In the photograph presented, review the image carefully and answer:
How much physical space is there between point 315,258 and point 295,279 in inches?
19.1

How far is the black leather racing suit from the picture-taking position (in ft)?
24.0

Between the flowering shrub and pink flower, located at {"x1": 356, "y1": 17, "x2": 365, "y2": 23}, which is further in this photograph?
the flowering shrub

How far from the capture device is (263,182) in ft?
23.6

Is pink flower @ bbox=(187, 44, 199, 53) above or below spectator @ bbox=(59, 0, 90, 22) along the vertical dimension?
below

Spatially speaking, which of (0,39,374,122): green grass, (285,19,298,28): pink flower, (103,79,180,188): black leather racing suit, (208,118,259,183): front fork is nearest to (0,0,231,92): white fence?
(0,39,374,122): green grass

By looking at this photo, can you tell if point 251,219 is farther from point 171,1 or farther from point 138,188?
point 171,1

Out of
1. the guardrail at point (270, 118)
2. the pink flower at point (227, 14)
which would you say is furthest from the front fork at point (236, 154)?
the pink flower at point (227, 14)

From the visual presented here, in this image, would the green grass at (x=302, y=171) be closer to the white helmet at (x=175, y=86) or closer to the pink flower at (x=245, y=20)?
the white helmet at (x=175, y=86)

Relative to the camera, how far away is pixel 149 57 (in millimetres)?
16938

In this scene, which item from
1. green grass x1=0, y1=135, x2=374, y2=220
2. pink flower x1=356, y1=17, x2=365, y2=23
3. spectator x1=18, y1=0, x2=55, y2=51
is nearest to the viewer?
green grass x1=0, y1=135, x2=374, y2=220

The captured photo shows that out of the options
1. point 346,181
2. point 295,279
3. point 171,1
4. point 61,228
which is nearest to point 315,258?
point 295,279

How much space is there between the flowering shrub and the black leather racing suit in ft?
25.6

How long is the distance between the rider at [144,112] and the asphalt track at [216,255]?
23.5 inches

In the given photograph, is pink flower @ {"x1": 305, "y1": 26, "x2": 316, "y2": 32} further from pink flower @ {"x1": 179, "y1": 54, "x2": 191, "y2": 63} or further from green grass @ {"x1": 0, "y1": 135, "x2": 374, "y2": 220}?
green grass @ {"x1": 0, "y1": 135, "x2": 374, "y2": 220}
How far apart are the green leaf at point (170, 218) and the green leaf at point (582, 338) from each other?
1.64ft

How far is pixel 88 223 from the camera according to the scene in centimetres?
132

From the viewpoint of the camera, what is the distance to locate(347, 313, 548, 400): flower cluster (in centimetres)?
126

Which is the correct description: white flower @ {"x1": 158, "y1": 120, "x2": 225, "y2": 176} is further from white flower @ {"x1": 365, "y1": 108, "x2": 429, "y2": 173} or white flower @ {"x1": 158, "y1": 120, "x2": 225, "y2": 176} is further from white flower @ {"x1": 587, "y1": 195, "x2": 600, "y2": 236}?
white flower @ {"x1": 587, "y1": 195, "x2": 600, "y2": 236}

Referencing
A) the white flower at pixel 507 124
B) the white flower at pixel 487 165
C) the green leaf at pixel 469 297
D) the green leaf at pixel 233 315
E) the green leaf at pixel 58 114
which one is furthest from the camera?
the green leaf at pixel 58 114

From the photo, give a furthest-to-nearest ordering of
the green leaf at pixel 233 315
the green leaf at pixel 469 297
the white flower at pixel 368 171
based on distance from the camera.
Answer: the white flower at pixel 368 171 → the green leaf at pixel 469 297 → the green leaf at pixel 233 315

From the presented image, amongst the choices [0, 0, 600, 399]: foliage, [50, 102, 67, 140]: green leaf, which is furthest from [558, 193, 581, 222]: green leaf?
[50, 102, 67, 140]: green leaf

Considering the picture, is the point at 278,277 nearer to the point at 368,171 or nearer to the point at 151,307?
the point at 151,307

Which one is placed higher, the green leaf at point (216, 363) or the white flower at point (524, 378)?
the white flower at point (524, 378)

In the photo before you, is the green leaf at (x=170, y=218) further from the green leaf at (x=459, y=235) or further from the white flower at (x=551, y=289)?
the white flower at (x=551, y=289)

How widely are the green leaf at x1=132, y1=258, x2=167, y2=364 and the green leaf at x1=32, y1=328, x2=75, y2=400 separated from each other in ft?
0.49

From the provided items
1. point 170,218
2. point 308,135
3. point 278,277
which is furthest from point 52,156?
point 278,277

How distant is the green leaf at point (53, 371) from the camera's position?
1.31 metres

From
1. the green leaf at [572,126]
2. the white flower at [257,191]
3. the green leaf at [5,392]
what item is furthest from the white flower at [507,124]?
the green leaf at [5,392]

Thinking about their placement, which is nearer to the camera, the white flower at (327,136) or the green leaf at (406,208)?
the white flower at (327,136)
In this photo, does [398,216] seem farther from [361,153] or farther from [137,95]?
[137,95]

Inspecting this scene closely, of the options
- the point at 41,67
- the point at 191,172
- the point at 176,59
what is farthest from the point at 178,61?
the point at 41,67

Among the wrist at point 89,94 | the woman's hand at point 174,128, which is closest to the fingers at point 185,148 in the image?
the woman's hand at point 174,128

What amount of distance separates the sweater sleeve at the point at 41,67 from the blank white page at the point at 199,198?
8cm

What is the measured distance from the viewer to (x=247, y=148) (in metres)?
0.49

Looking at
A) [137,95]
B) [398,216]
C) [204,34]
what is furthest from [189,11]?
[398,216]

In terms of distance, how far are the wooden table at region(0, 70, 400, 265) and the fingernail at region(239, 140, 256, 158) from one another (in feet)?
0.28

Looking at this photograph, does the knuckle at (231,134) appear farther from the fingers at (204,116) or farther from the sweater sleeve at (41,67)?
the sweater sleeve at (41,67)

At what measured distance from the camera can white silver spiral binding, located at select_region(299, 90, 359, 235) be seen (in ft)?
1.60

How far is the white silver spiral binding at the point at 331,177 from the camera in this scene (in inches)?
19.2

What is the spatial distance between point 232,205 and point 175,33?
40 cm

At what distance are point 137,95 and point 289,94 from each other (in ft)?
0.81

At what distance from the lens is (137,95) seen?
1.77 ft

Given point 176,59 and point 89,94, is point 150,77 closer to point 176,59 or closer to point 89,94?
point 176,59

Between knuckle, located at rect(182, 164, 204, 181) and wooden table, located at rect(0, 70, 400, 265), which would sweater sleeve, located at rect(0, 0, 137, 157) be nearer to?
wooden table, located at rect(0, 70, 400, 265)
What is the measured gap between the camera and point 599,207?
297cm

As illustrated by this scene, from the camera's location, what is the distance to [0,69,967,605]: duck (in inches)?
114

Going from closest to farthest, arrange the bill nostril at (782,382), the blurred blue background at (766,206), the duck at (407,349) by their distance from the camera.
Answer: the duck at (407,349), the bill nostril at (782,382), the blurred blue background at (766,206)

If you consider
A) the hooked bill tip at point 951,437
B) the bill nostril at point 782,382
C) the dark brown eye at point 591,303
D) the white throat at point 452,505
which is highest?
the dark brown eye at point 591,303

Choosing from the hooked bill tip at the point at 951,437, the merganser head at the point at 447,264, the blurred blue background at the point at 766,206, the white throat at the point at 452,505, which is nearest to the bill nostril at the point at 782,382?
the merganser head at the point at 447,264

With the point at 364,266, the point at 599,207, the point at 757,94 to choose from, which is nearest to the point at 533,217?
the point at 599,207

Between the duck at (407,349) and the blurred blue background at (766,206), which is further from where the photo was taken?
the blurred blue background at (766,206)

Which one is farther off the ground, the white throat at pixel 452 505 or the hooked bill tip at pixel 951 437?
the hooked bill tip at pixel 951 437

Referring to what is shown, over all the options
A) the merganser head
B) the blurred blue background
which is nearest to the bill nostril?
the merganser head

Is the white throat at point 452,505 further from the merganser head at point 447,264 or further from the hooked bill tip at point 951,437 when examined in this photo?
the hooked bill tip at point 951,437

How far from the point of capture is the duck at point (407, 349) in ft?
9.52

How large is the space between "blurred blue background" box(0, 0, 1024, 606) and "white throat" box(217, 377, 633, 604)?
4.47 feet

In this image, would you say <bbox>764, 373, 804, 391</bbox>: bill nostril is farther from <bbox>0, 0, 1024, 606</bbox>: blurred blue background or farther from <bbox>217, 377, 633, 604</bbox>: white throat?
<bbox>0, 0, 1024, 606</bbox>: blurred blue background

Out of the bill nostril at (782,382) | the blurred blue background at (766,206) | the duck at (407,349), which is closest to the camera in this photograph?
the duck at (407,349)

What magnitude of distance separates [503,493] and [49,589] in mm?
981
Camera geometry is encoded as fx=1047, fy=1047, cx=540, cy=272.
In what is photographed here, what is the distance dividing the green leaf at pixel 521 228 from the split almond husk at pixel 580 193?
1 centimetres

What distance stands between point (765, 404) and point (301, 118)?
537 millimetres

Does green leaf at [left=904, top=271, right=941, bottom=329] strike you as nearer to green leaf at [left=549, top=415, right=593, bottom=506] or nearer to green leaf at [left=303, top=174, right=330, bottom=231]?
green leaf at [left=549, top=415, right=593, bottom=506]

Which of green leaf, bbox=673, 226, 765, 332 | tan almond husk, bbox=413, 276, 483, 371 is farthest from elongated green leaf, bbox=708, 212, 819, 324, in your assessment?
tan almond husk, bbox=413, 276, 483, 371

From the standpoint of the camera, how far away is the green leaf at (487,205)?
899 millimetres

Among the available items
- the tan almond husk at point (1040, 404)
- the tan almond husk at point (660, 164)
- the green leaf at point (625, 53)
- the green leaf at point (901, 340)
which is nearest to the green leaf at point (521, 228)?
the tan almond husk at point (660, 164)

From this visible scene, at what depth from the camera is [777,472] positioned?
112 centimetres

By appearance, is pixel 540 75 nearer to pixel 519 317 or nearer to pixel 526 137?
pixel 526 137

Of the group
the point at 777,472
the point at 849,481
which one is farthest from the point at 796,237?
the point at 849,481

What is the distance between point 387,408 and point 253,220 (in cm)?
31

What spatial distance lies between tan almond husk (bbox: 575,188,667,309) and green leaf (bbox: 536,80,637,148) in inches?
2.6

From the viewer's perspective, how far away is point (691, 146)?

----

How many lines of the records above contain the string "space"? Reply with the number alone.

3